As the Indian public relations (PR) industry set upon a fast-track evolutionary path over the past decade, a wide range of services – public affairs, creative, digital – were added on and each played a role in our growth. Each deserves several columns of its own, but here I will focus on one that speaks directly to a strategic challenge that most businesses are facing today – finding and retaining talent.
Creating employer brands is just one of the ways businesses have responded, and it has set PR and HR communities abuzz. But what exactly is employer branding and what is the opportunity in it for PR?
Not everyone can be replaced
What most businesses don’t understand is that an employer brand involves a lot of work within before you can actually communicate it. For example, you need to get your values in place and culture right first. You can’t simply wake up one day and start communicating. (Remember the old saw about no amount of marketing being able to rescue a bad product?)
It’s worth the effort – industry estimates say companies that invest in employer branding are three times more likely to make a quality hire. Also, it follows that companies that don’t invest in their reputation as employers are likely to spend more on acquiring talent.
This is important because we’re experiencing how tough it is to get quality staff – and no one knows this better than the Indian PR industry itself. Business performance is getting to be impossible without a great team, but talented employees are tough to get, very tough to retain and nearly impossible to replace. Businesses understand that it is these employees who ensure the company achieves its goals.

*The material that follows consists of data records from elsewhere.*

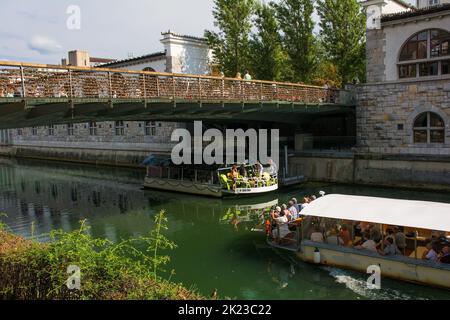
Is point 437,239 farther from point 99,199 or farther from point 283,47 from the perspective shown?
point 283,47

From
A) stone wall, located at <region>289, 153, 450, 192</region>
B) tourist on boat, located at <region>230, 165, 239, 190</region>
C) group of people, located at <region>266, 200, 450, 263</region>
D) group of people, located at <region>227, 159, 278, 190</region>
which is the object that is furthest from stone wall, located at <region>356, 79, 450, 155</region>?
group of people, located at <region>266, 200, 450, 263</region>

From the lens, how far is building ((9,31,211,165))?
131ft

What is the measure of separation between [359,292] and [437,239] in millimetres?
2708

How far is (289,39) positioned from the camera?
3675cm

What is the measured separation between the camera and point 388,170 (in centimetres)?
2741

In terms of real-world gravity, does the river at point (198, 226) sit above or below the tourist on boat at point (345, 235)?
below

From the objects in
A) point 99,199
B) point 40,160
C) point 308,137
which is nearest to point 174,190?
point 99,199

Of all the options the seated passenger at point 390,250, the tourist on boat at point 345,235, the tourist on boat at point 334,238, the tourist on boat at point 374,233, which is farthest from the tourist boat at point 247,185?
the seated passenger at point 390,250

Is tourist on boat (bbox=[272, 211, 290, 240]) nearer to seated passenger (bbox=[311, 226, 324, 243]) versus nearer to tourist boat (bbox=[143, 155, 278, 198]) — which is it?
seated passenger (bbox=[311, 226, 324, 243])

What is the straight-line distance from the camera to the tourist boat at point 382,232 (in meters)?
12.2

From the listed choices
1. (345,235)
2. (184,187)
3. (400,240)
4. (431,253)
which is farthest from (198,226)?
(431,253)

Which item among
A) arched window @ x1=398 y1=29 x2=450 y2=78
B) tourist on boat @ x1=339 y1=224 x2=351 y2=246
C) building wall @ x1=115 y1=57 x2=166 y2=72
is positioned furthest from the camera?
building wall @ x1=115 y1=57 x2=166 y2=72

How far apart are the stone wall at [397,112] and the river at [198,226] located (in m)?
3.08

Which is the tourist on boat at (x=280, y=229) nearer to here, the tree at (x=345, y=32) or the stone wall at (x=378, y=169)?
the stone wall at (x=378, y=169)
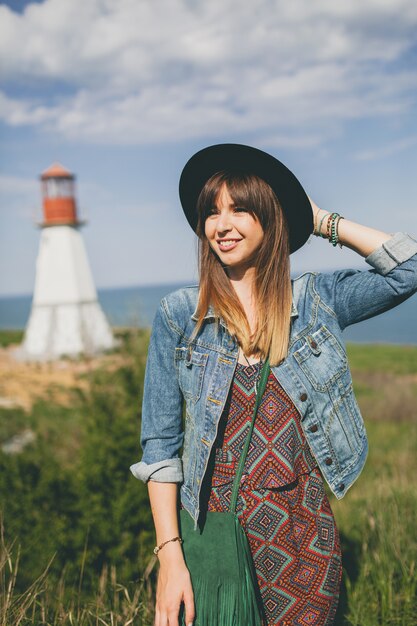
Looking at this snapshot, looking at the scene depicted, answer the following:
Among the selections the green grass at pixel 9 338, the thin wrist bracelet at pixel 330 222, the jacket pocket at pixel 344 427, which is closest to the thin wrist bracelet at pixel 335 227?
the thin wrist bracelet at pixel 330 222

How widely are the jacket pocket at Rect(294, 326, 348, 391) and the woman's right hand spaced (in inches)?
25.5

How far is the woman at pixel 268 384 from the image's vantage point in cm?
175

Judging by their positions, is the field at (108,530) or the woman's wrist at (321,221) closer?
the woman's wrist at (321,221)

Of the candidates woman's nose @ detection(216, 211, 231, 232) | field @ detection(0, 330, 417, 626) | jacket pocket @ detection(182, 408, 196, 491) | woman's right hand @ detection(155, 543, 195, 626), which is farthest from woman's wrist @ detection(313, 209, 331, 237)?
field @ detection(0, 330, 417, 626)

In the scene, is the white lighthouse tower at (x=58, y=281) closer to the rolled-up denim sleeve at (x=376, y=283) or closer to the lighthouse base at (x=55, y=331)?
the lighthouse base at (x=55, y=331)

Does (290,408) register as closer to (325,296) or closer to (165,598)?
(325,296)

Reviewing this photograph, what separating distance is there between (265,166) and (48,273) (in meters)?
27.1

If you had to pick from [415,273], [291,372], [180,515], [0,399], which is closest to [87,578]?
[180,515]

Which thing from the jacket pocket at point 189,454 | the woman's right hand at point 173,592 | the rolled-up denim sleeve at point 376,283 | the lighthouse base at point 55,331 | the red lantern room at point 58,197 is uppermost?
the red lantern room at point 58,197

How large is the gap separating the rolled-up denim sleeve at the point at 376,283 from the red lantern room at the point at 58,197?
86.9ft

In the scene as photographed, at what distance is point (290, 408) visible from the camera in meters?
1.80

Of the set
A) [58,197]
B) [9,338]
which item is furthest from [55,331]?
[9,338]

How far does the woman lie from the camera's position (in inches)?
69.0

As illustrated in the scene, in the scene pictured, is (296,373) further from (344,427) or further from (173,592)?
(173,592)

That’s why you don’t need just a ‘body’ but an inspired person who brings realistic, impactful solutions to the table. If your organisation doesn’t project itself as the right place for them, you’ll lose them to competition.
The PR opportunity
Agencies can help businesses make their employer brand a daily focus. Our tools are best suited to tell the stories that need to be told.

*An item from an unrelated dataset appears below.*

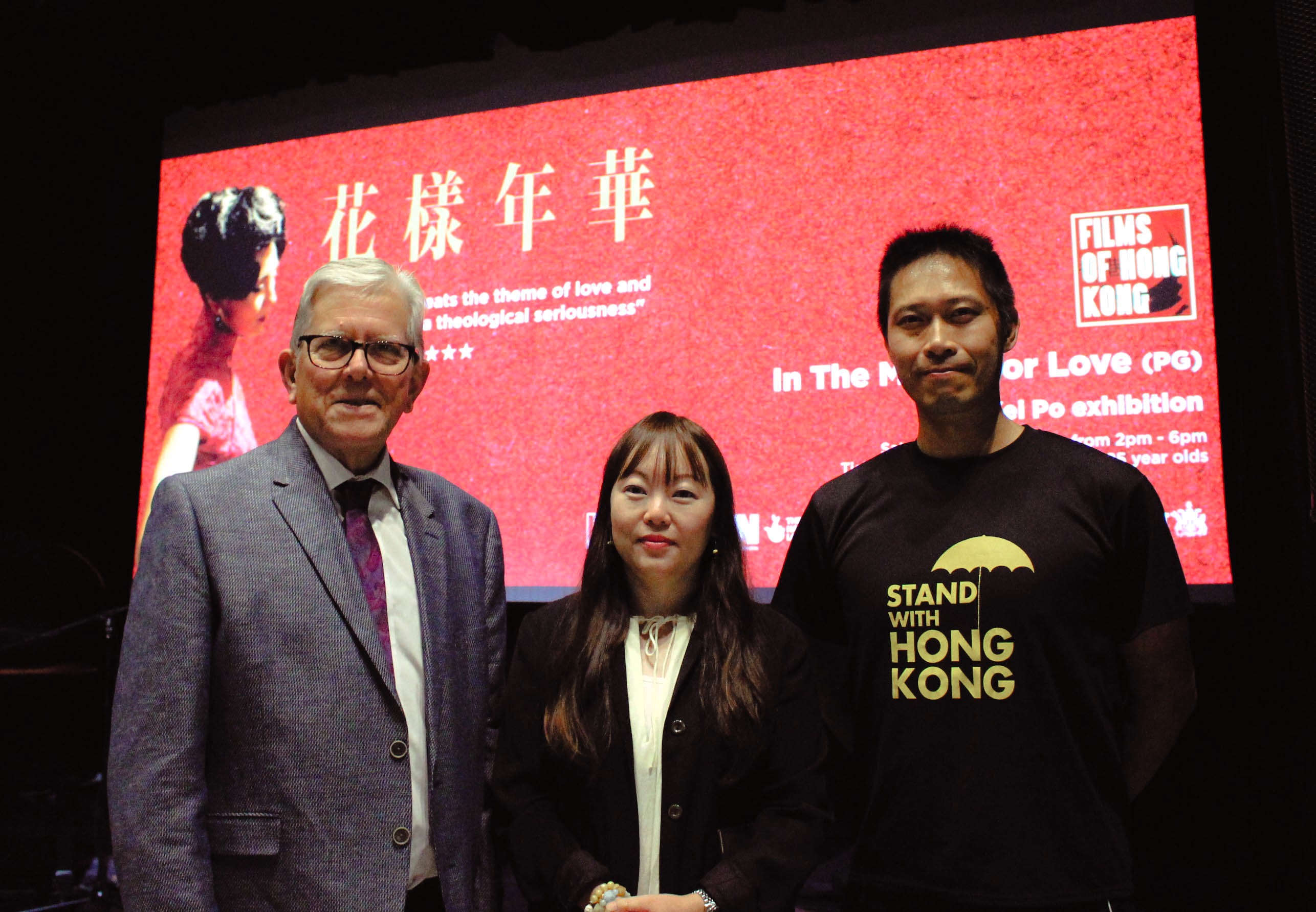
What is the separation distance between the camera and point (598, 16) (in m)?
3.43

Employer branding is about defining, managing and communicating the organisation’s image and aligning it with the employee experience. As with regular PR, an image exists whether you manage it or not. You’re far better off being proactive in order to shape the brand. A good employer brand will not only communicate what the business is all about and what the employee gets out of it, it will also underscore the link between employee satisfaction and customer satisfaction.
How an agency can help:
• Managing and monitoring conversations and reviews on sites like Linkedin and Glassdoor
• Driving positive – and honest – reviews, often by incentivising employees. It not only neutralises negative reviews, it’s critical for proactive communication
• Encouraging positive use of employee social media handles
• Painting a picture on the firm’s owned digital assets on what it’s like to work for it
The aim is to bring alive the emotional connections that team members make with the organisation, and drive home the brand messages. You can’t communicate them externally without first making them part of the organisational DNA.
But it’s not easy.
Our experience has been that such campaigns cost more but typically, especially in India, budgets for such work have been small. What’s the ideal budget? Assuming a Rs 1-crore annual PR budget for a brand, anything less than 20% for employer branding would not work. This is still a very small number but it’s early days yet.
Also, many businesses start the campaign enthusiastically but lose interest as retainers start making a dent in the communication budget without showing instant results. Like with reputation, the arc for employer branding can be slow but it has huge payoffs.
Also, it’s a time for reducing costs. A good employer brand, as explained above, saves costs in the long run but it’s tough to explain that to investors and shareholders.
As with any communication effort, there are risks and the road can be long and winding. However, this is will become mission critical for all businesses in the years to come. It translates into a great opportunity for the PR industry, one that we should seize now.
(The author is the co-founder of Pitchfork Partners, a strategic communication consultancy.)